Ok, so last year i had a Diamond bow, i shot my rages and slick tricks. Love them both! Now, after dry firing my diamond, i own a Z7 Xtreme. I shot tricks out of it today and buddy, they DID NOT fly like field points....they did w/ my diamond, but maybe bc the Xtreme is moving so much faster? Any adivice will be most appreciated. And are others having the same problem/How to fix it? Thanks!!!


----------



## devil1824 (Sep 4, 2010)

1. Have you paper tuned your bow. 
2. Spin test the broad heads. 
3. Are your vanes or feathers hitting any part of your bow. 

That's a start anyway.


----------



## KeithR (Jan 30, 2006)

I am having the same problem with the same bow and head. I took my bow and paper tuned today over lunch and was not much to tune. Was shooting perfect bullet holes thru paper. I am going to shoot my heads again this evening and see how they do. if I can't get it worked I guess I will hunt this weekend with expandables which I ain't happy about. One thing I did notice shooting thru paper is I have a tendency to torque the bow a little creating a left tear. Good luck


----------



## Justin Meyers (Jun 22, 2004)

thanks yall...i shoot a QAD ultra rest so my top fletching is always up and not touching anything. But what is wierd, is that i had some i dont know what brand, fixed blad broadheads in my tacklebox...so i flung those at 10 yards. slightly to the right...so i moved it to 30. I aimed at the far left edge of my rhinoblock which is about 7 inches from center, and nailed it dead center 3 arrows in a row followed by 1 field point aimed dead center. I shoot carbon x maxima 350


----------



## devil1824 (Sep 4, 2010)

Do you have your fletching lined up with your broad heads. Clocked the same . I clock mine the same.


----------



## wet dreams (May 21, 2004)

devil1824 said:


> 2. Spin test the broad heads.


A must for all fixed blade heads....WW


----------



## Justin Meyers (Jun 22, 2004)

now that you mention it, no, the blades on my slick tricks are not lined up with my fletchings. So that may want to make it sail. Ill spin test them here shortly. I have never heard anything bad about tricks, so its gotta be me. lol. Now with my Rage, do i need to worry about it, or can i just let it fly n it'll hit where i aim. Thanks again yall


----------



## Chunky (Oct 15, 2006)

I have never believed that the alignment of vanes or broadheads has much effect, except if it causes contact with the riser, rest, or part of the bow.

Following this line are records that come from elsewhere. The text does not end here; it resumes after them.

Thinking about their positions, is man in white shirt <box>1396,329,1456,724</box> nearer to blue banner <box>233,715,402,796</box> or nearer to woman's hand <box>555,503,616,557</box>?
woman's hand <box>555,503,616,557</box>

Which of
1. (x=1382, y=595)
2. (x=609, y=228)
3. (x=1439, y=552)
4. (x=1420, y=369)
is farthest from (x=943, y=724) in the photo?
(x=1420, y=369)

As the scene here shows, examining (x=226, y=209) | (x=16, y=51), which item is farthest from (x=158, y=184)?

If your broadheads are not aligned striaght it will cause bad flight. If your spine is off it will do it, or you may need to adjust your rest/nocking point a bit.


----------



## Justin Meyers (Jun 22, 2004)

ok, well, i adjusted my spot hogg sight just a pinch to the left...like 1 little line. For some reason at 20 yards they were dead on. give or take 1-2 inches for the 15 mph head wind in my face lol. @ 30 they were consistently 2 inches off. So, with that ill take it. I ripped a fletching and got close to a robin hood, so i figured i can live with it. Went to triple edge and talked to Dennis, and he told me he shoots tricks and the strikers. He told me to move my drop away over just a tad in the opposite direction and the broadheads should line up perfectly. So after i get my CX refletched ill let yall know what the out come is.


----------



## wet dreams (May 21, 2004)

Agree with Chunky, I didn't realize you were getting groups so moving the rest or nocking point should fix, if your heads aren't tuned to your shafts you would be all over the place with no consistency....WW


----------